Here were the requirements for TriggerMan at the time:

Window NT 4.0, Informix Dynamic Server version 9.14 or later for Windows NT, Microsoft Visual C++ 6.0, and Microsoft Visual Basic 6.0 are required to compile and run the software.  The main body of the TriggerMan cocde consists of 26,000 lines of C.

Other papers written about this project, design documents, and instructions for it's use are available here:


The developers of TriggerMan decided to commercialize their product in what became Vigilert under the company Velara Software. The company folded in 2002, apparently before they were able to produce in a form deliverable to any customers. "Velara released an alpha version of its scalable alerting system, Vigilert, in March 2001."

Vigilert integrates automated alert recognition directly into digital business processes, which proactively and immediately recognizes when important events take place. The server then instantly notifies, or alerts, any designated tool, application or device (fixed or wireless) that is able to receive a message.

Middleware Vigilert

The first version of Vigilert, which supports Oracle, Informix, and Microsoft SQL server, and runs on
Windows NT 4.0 or higher, functions as a middleware process separate from the database system.
This version is the primary product platform, because it is the appropriate mechanism for integrating
and monitoring information from multiple sources. The middleware version covers a broad range of
database platforms, since it can connect to a database over the company’s network. The database
server can be running on any type of machine or operating system.

DataBlade Vigilert

This version is a unique alternative to the middleware version and has special benefits for existing users
of Informix, processing certain types of rules that involve multiple database tables several times faster.
This version gives Velara an advantage in the market in being able to target specific users, because the
profile of the typical Informix customer is that of a technology-driven, early adopter.
Both versions streamline business processes by reducing latency (dead time) in business workflow,
strengthen relationships by immediately providing customers and suppliers with relevant information,
reduce costs by permitting enterprises to work more efficiently and act on exceptional events early,
before they become expensive, and increase revenue my providing superior alerting products and
services to customers.

Program Source Code

It's possible that we may be able to get the source code to Triggerman or Vigilert from the University of Florida. The University of Florida may want money for it, however. Here are the email replys I received from the authors of Triggerman/Vigilert::

From: Eric Hanson (SQL SERVER) []
Sent: Tuesday, April 21, 2009 6:39 PM
To: Langley, Scott E
Subject: RE: Triggerman Project

Hi Scott,

This is a blast from the past. Back from 99-2002 I actually started a company to sell this but I left the company and the company eventually failed. I don’t know where the latest source code is, or whether you could get rights to it from the University of Florida. The person most likely to know is Albert Vernon (my co-founder and a former student at UF,  

Best regards,


From: Albert Vernon []
Sent: Wednesday, April 22, 2009 11:36 AM
To: Langley, Scott E
Subject: Re: Triggerman Project

Hi, Scott.

After our company went under, the license to the code reverted to the University of Florida Office of Technology Licensing.  As far as I know, it remains available for licensing from UF OTL, assuming they haven't lost it.
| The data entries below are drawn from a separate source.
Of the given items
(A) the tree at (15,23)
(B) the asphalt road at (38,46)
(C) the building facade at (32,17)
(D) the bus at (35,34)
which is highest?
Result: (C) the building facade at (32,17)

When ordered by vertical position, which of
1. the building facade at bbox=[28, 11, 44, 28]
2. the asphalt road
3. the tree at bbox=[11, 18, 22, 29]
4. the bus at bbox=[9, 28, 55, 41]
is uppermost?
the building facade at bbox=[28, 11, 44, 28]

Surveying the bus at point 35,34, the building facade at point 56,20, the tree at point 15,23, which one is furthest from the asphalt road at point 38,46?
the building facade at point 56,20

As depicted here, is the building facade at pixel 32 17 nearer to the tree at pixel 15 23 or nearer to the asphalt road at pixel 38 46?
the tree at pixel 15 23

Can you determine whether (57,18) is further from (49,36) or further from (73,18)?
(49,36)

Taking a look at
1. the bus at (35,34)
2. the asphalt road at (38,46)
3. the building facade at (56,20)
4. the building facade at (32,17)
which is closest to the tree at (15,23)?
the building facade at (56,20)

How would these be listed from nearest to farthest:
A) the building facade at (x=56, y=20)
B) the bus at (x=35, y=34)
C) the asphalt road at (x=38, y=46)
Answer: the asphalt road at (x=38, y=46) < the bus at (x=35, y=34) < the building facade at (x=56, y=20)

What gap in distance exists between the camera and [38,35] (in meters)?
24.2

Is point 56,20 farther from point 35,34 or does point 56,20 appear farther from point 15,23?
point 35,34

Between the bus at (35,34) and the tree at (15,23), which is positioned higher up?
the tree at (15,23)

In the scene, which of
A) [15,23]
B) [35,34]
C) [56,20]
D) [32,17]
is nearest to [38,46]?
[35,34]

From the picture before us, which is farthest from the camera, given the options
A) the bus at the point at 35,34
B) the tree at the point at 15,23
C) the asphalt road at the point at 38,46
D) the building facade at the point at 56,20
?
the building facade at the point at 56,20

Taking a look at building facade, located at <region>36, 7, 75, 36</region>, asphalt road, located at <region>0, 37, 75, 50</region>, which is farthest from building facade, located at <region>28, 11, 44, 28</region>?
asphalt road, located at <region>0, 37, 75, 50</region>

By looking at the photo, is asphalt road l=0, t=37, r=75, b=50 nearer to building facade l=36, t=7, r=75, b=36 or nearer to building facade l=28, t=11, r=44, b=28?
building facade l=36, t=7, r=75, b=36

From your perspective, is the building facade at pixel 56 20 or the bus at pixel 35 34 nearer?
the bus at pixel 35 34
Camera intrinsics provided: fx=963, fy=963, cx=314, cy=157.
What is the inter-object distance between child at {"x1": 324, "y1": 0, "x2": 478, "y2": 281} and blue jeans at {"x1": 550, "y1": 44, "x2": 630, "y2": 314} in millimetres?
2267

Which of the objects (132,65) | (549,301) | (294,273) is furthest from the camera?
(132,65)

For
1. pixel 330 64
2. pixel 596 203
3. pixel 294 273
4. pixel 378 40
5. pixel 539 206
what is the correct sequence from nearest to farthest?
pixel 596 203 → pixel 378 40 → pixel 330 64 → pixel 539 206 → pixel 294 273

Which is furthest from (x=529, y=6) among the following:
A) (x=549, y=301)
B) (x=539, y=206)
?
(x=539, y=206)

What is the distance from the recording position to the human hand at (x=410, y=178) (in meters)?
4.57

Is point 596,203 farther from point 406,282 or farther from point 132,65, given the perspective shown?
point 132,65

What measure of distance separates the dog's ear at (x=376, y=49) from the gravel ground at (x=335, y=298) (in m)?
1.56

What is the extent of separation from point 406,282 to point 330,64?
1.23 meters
If I were doing a new database alerting project, I'd probably write something from scratch based on the ideas in the TriggerMan paper or perhaps the NigaraCQ paper.  I'd also make the fundamental change-capture mechanism a queue instead of a database table.  There are wonderful tools now for writing large scale systems that were not not available to us in the 90s such as the Erlang programming language, Amazon's Elastic Compute Cloud, and FreeBSD's kqueue facility.  In addition, the Vigilert code base is in C, only runs on Windows, and has certainly suffered software rot since it has not been maintained since 2002.
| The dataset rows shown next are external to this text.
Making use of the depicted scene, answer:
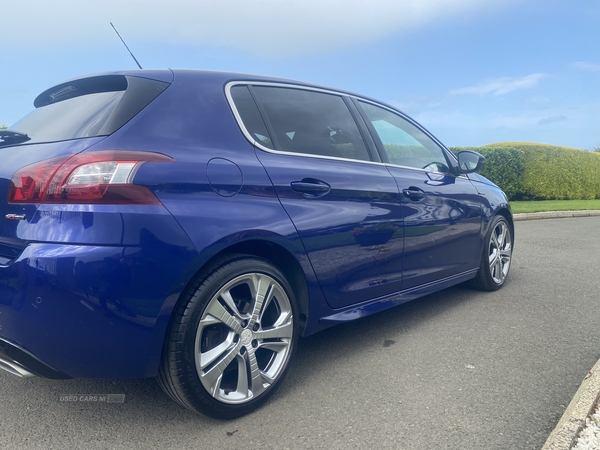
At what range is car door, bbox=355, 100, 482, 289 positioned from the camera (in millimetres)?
3504

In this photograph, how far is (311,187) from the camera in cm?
275

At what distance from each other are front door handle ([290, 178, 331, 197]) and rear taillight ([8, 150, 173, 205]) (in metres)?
0.84

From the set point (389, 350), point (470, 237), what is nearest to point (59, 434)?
point (389, 350)

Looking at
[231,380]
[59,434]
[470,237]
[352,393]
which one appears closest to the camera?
[59,434]

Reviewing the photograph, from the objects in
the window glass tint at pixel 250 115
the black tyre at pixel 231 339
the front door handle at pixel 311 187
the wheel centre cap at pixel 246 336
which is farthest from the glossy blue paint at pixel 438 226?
the wheel centre cap at pixel 246 336

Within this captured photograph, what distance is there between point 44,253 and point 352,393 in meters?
1.66

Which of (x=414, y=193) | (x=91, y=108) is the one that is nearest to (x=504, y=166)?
(x=414, y=193)

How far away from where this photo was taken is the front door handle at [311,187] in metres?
2.67

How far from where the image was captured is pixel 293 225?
2.57 metres

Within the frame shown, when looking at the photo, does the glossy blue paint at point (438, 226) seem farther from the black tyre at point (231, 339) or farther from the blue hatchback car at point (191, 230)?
the black tyre at point (231, 339)

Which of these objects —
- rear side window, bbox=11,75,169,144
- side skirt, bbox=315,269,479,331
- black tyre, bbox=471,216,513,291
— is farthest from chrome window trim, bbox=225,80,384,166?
black tyre, bbox=471,216,513,291

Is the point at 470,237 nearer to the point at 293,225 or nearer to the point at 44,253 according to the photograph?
the point at 293,225

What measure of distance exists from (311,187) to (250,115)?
0.51m

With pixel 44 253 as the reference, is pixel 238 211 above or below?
above
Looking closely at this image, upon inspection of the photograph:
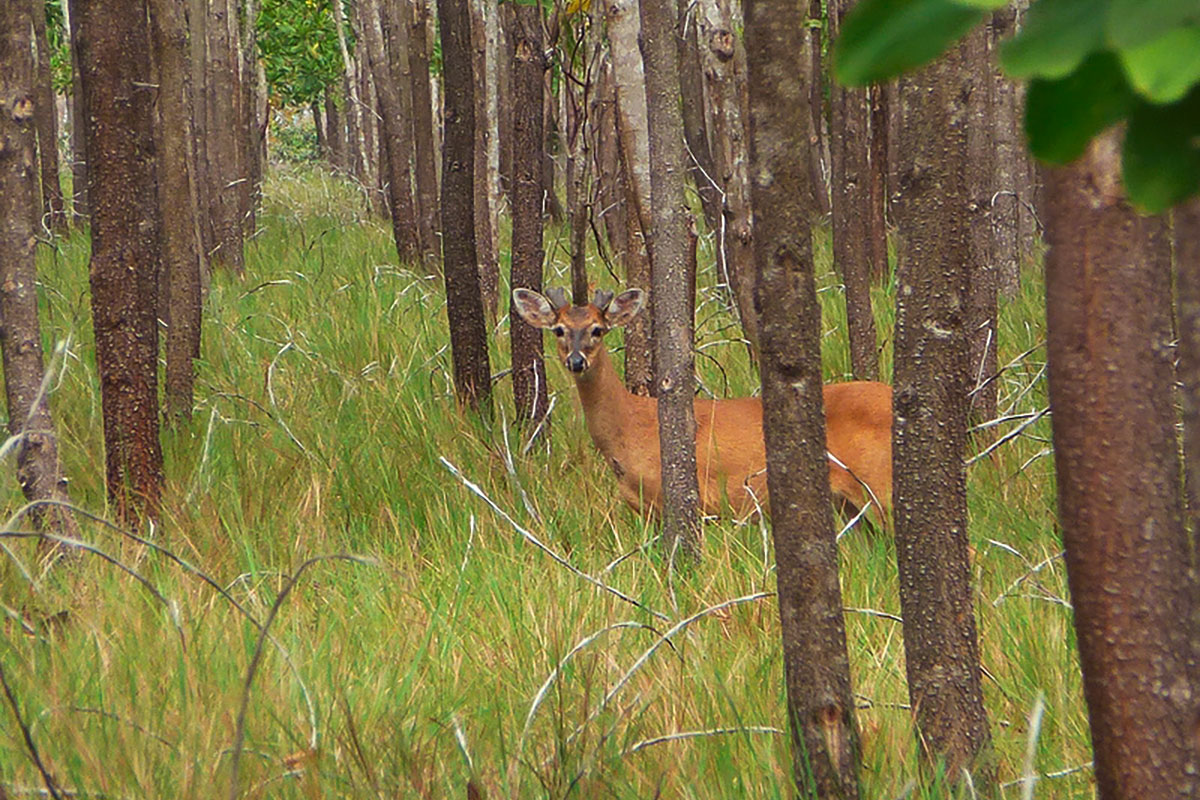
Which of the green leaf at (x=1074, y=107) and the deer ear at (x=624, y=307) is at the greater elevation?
the green leaf at (x=1074, y=107)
You may also wish to look at

Those are interesting scenarios you described. We explored adverse event reporting and disease surveillance as possible applications of TriggerMan.

One reason we had difficulty in selling it as a product is that companies who needed alerting already had their own in-house tools that worked just fine. I imagine that is even more the case now, a decade later, with better hardware and more productive programming languages.

I don't know how illuminating the TriggerMan source code would be. I'd recommend reading our original paper, which I have attached. Negotiating a license from UF OTL is time consuming. It took me six months when I did it. They also tried to insert many onerous clauses wanting royalties, stock options, and profit sharing. If you do decide to pursue it, the person below was my contact, assuming he still works there.

Bruce Clary
University of Florida Office of Technology Licensing
(352) 392-8929

An approach worth considering for your organization is throwing data (or perhaps just metadata) into a central queue and have various programs monitor it for events of interest. Amazon Simple Queue Service combined with RSS feeds might be a cheap way to accomplish your goals.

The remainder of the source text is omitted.